• Extract provided:

- - -

The West is being supplanted as a missionary force by, of all plac…
By Seth Barnes
As we Americans follow the Europeans and enter a post-Christian era, the nations we once evangelized are stepping into the breach. Andrew Rice describes an amazing trend in his article “Mission from Africa” in the New York Times.
The West is being supplanted as a missionary force by, of all places, Africa. The number of Christians in Africa grew from 10 million to 360 million in the past century, and that number is on course to double in the next two decades. Many African churches are now beginning to send missionaries to us here in America.
Rice begins the article by talking about revival:
Revival is an eternal theme in the history of Christianity. Time after time, evangelical fervor ignites, burns itself out and then re-emerges in some altered and surprising form, in constant cycles of migration and renewal.The ferment of the Reformation and the Counter-Reformation
sent Puritans to New England, Quakers to Pennsylvania and Jesuits into the wilds of South America. The missionary movements of the 19th century inspired pious adventurers to travel to Africa and spread, in the famous formulation of David Livingstone, “Civilization,
commerce and Christianity.”Today the process is reversing itself, as the population of churchgoers dwindles in Europe, remains fairly static in the United States and erupts in the “global south” – a geopolitical term that encompasses Africa, Latin America and much of Asia. Seven years ago, in a book titled “The Next Christendom,” Philip Jenkins, a Penn State religious scholar, predicted that the global south would eventually come to represent Christianity’s center of gravity. Now it appears that phenomenon is starting to manifest across a broad spectrum of Christian belief, challenging patterns of leadership and notions of religious identity that in some cases have stood for centuries.

- - -

• Information shown:
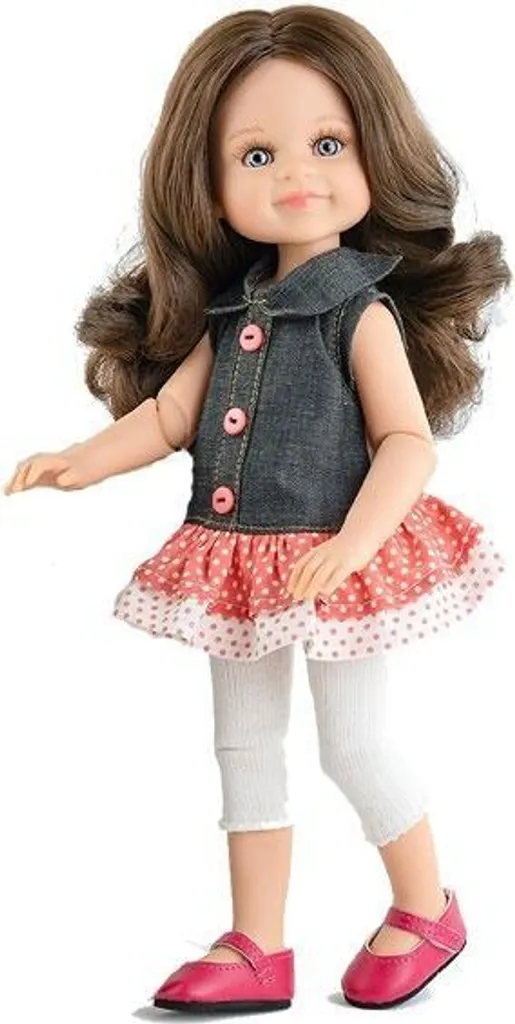 Poupée Salu Paola Reina 32cm idéale pour collection et jeu créatif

- - -

• Work to complete:
A. In the piece on African missionaries, rewrite the paragraph that begins "The West is being supplanted" and gives figures on Christians in Africa as a short bulleted list that keeps its main facts.
B. Answer these questions from the piece on African missionaries, one answer per line, marked the same way:
(i) In which newspaper did Andrew Rice's article "Mission from Africa" appear?
(ii) What is the title of Philip Jenkins's book?
(iii) According to the quoted passage, which group did the Reformation and Counter-Reformation send to Pennsylvania?
C. Go on with the piece on African missionaries, starting right after its final sentence.

• Answers to the tasks:
A.
- Africa is replacing the West as a missionary force.
- Over the past century, Africa's Christians grew from 10 million to 360 million.
- That number is expected to double in the next two decades.
- Many African churches are starting to send missionaries to America.

B.
(i) The New York Times
(ii) "The Next Christendom"
(iii) Quakers

C.
I’ve been fortunate to travel somewhat regularly to Africa and to partner with believers there in ministry. I’m continually challenged by the seriousness with which they treat not only spiritual issues like healing and demonic possession, but also fundamental issues such as the authority of Scripture in a Christian’s life. If, like Esau, we Westerners are trading our inheritance, then African Christians may be the ones who are the inheritors.
As Philip Jenkins notes in The New Faces of Christianity, the northern hemisphere may need to look to the South for a renewed religious conservativism if we are to remain faithful to the Bible. The sad truth, according to Jenkins, is that many North American and European churches are “willing to accommodate liberalizing trends in the wider society, while their African and Asian counterparts prove much more conservative. These controversies are grounded in attitudes to authority and, above all, to the position of the Bible as an inspired text.”
For Africans, the Bible is relevant in the way it addresses the issues of poverty and debt, famine, racial oppression, and persecution. Their poverty promotes “the awareness of the transience of life, the dependence of individuals and nations on God, and the distrust of the secular order.”
Isn’t it just like the Lord to do this – to turn our world upside down, humbling those of us who have taken Jesus for granted while lifting up those who recognize him for who he is? I’m committed to joining my brothers and sisters who have taken the torch that the church elsewhere may be laying down, and encouraging them as they run with it. Are you with me?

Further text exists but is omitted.